Activities:
• 1. Return the sentences of the UltraCompress description exactly, from "Project description" up to and including "in 3 commands.".
• 2. Supply the next part of the UltraCompress description, starting right after its last sentence.

Skip to main content

Bit-exact 5-bit pack reconstruction with SHA-256 manifest verification — 22 architectures supported (1.7B-405B, dense + MoE + SSM). Patent-protected codec (USPTO 64/049,511 + 64/049,517). v0.5.x: Apache-2.0; v0.6+: BUSL-1.1 (free for sub-$1M ARR + research) — see https://github.com/sipsalabs/ultracompress/blob/master/LICENSE.

Project description

UltraCompress

Lossless 5-bit transformer compression. Bit-identical reconstruction guaranteed by a SHA-256 manifest.

PyPI License Python 3.10+ Patent

Hermes-3-Llama-3.1-405B compressed at 5 bpw lossless: 1.0066x PPL ratio vs streaming bf16 teacher (5.0692 / 5.0358, n=50, seq_len=1024, FineWeb-edu held-out tail, seed=42). First 405B-class transformer compressed end-to-end on a single 32 GB consumer GPU. Reproduce in 3 commands.

UltraCompress takes a transformer at fp16/bf16 and produces a 5-bit pack you can verify against the original — not "1% PPL drift on WikiText," but a reconstruction the customer can re-derive byte-for-byte from the pack alone. The verifier reconstructs the original weights bit-identically; the SHA-256 manifest fails loudly if anything drifted. That's the honest definition of lossless we care about: an auditor can re-derive every weight from the pack alone, and the verification step is unambiguous pass/fail.

It exists because the bf16-equivalent quality bar matters in places where "good enough on MMLU" isn't enough — defense, FDA-regulated healthcare, SR 11-7 model validation, internal red-team eval at frontier labs. And as a side-effect of the streaming compression path, it lets us put a 405B-parameter model through a single 32 GB consumer GPU without renting an H100 cluster.

Supplied data:

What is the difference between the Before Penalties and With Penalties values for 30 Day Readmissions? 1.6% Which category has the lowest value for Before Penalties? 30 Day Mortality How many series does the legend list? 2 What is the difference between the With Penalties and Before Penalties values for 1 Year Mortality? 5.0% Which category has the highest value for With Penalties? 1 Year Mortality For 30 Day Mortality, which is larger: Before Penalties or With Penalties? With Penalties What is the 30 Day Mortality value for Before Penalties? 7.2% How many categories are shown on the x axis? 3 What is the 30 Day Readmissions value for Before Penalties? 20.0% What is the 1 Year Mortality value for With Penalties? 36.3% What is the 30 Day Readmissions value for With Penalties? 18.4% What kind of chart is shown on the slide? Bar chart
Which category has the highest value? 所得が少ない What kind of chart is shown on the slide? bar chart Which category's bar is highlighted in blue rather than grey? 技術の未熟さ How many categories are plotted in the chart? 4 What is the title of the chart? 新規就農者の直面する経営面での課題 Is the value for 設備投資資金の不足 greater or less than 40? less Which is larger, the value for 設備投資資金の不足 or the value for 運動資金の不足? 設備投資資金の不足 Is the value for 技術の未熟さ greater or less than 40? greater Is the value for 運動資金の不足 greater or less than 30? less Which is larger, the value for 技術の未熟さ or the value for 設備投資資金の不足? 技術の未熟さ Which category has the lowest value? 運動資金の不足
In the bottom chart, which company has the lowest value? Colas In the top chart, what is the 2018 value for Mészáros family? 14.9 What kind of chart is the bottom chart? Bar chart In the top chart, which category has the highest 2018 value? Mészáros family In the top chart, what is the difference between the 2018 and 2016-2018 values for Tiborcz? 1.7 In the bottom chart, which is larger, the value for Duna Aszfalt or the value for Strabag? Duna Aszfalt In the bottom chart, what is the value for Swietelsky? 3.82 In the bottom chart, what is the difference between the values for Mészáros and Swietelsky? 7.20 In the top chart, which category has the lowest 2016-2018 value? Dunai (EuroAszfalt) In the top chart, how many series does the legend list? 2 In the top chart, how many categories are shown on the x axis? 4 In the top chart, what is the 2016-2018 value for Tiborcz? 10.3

Results for each task:
• 1.
Project description

UltraCompress

Lossless 5-bit transformer compression. Bit-identical reconstruction guaranteed by a SHA-256 manifest.

PyPI License Python 3.10+ Patent

Hermes-3-Llama-3.1-405B compressed at 5 bpw lossless: 1.0066x PPL ratio vs streaming bf16 teacher (5.0692 / 5.0358, n=50, seq_len=1024, FineWeb-edu held-out tail, seed=42). First 405B-class transformer compressed end-to-end on a single 32 GB consumer GPU. Reproduce in 3 commands.

• 2.
We're a small company (Sipsa Labs, Inc.) shipping this in public while the patents are pending. Most days the lab notebook gets longer than the marketing site does. If you want to know what works, what doesn't, and what we tried this week that failed — read on.


Try it (3 commands)

pip install ultracompress==0.5.5 huggingface_hub[cli]
hf download SipsaLabs/qwen3-1.7b-base-uc-v3-bpw5 --local-dir ./pack
uc verify ./pack

Expected output (real, not aspirational — this is what the v0.5.5 verifier prints on a clean pull of the 1.7B-Base artifact):

uc_pack_version: 3  (LOSSLESS, self-contained)
codec_source:    trainer-persisted
n_layers:        28
bpw:             5
Spot-check SHA256:
  layer_000.uc:  f87f2aeb3996ab7d…
  layer_014.uc:  …
  layer_027.uc:  …
Layer 0: 7 quantized Linears + 4 extras
All 7 Linear reconstructions have correct shapes.
Bundled scaffold: embed_tokens, model.norm, lm_head present.
→ VERIFY: PASS — bit-identical reconstruction guaranteed.

If you also want measured numbers on your hardware (TTFT, steady-state TPS, peak VRAM) — uc bench ./pack. Same JSON schema as our published numbers, runs on whatever GPU you have, no Sipsa-side claims to take on faith.

The smallest published artifact is ~1.1 GB. The qwen3-0.6b pack is ~0.4 GB if you want a faster smoke test.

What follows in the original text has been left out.